--- START ---

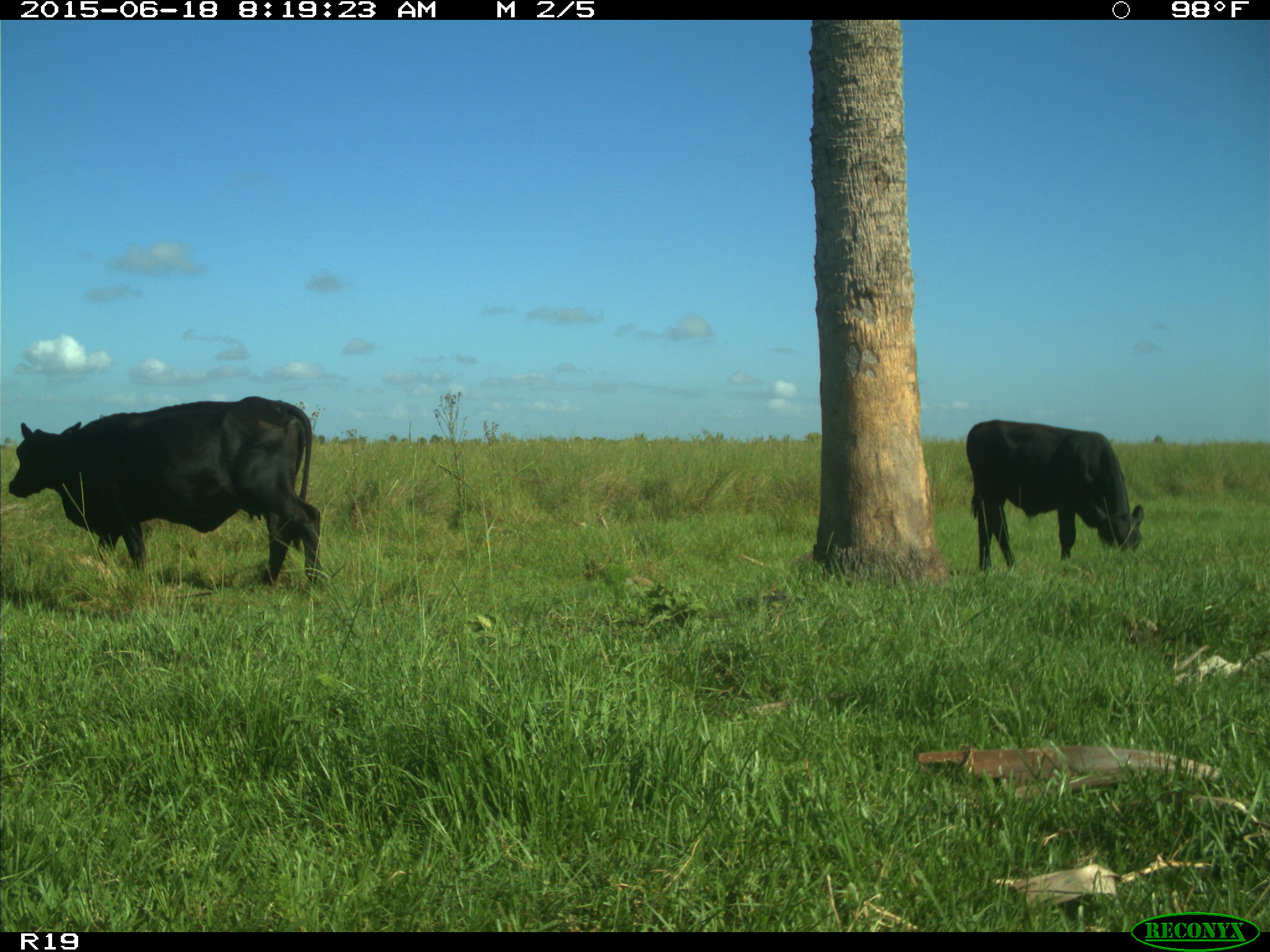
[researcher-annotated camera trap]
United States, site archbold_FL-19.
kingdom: Animalia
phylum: Chordata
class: Mammalia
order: Artiodactyla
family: Bovidae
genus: Bos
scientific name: Bos taurus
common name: domestic cow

--- END ---

[What is expected] Could you copy the data above exactly, leaving the pictures out?

[Final answer]
[researcher-annotated camera trap]
United States, site archbold_FL-19.
kingdom: Animalia
phylum: Chordata
class: Mammalia
order: Artiodactyla
family: Bovidae
genus: Bos
scientific name: Bos taurus
common name: domestic cow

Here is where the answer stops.